Ms Andani has seen such bull markets before. She landed a research job at Choksey's shortly after she showed up at the door, and stayed until 1997. There, she learned how to identify companies that would create wealth for shareholders. She points to skin-care firm Pond's (India), whose shares surged 142 per cent in 1997, the year before it was bought by Hindustan Unilever. She also learned the importance of putting clients first.

After a stint at an Indian unit of S&P Global, Ms Andani became a technology analyst at the height of the IT boom. Valuations were skyrocketing, and she describes it as “impossible” to see how companies could maintain their growth.

Following a number of other analyst jobs, she moved to the buy-side in 2006. In 2007, she joined SBI MF, a struggling mutual fund house that would become India’s fifth-largest money manager.

Ms Andani says she managed money from the start of her career, client portfolios with usually less than 5 million rupees (US$77,567). Her early move into tire companies at SBI MF helped make her name. She says the shares more than tripled after she bought them, but tripled again after she sold.

“One day I wanted to manage 2 billion rupees of money and that seemed to be a very big amount for me,” she says. “Today, I am managing in excess of 200 billion.”

Ms Andani says she takes a long time before buying a stock, looking at everything from the company’s management to its market opportunity and potential for profit growth. She holds investments for five or six years. Her SBI Magnum Midcap Fund counted Carborundum Universal, a manufacturer of abrasives, as its biggest position at the end of October.

Carborundum’s shares have risen 167 per cent since the end of June 2011, when Ms Andani’s fund first reported a holding, according to data compiled by Bloomberg. “I believe a lot in the compounding stories,” she says.
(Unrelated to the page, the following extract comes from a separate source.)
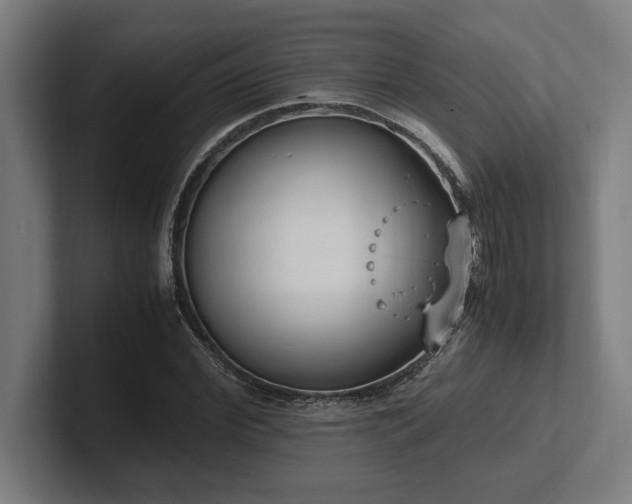 X0000102370972200808011510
Somewhere along the line, Ms Andani became engrossed by the writings of Gandhi, the father of Indian independence. She was taken by his autobiography, The Story of My Experiments With Truth, and says she learned everything from the need to simplify and admit mistakes - which she says few people do - to how to manage people.

“Reading Gandhi’s book made me realise what it really takes to be a leader,” Ms Andani says. “As you go higher in your work, whatever you are doing, it is very important to take people along. You alone can’t do everything.”

Every Thursday, Ms Andani participates in meetings with colleagues to discuss ideas, where the views of all fund managers and analysts present, regardless of seniority or experience, have equal weight, she says.

In the Bhagavad Gita, a scripture that also fascinated Gandhi, Ms Andani found another element of her investment philosophy: making your best effort at a task and then accepting the outcome. That, she says, helps her handle work stress.

“A job of a security guard is no less than mine as a fund manager as long as he gives it his best,” Ms Andani says. “That’s the philosophy of Gita. When you do your job in the best possible manner, your anxiety for the result goes away. Your pleasure is in the journey and not the destination.”

Perhaps that’s why she’s not too worried about missing rallies in telecommunication and non-bank financial companies this year. She says she found the finance firms “pretty risky” and didn’t think they would sustain their rally. At the same time, she’s not dismissive of the need to improve for clients.

“In a high-momentum bull market, if I underperform, it’s OK, because I give a little less returns than my peers, but in a down market, if I protect their money better, I would consider myself a better fund manager,” she says.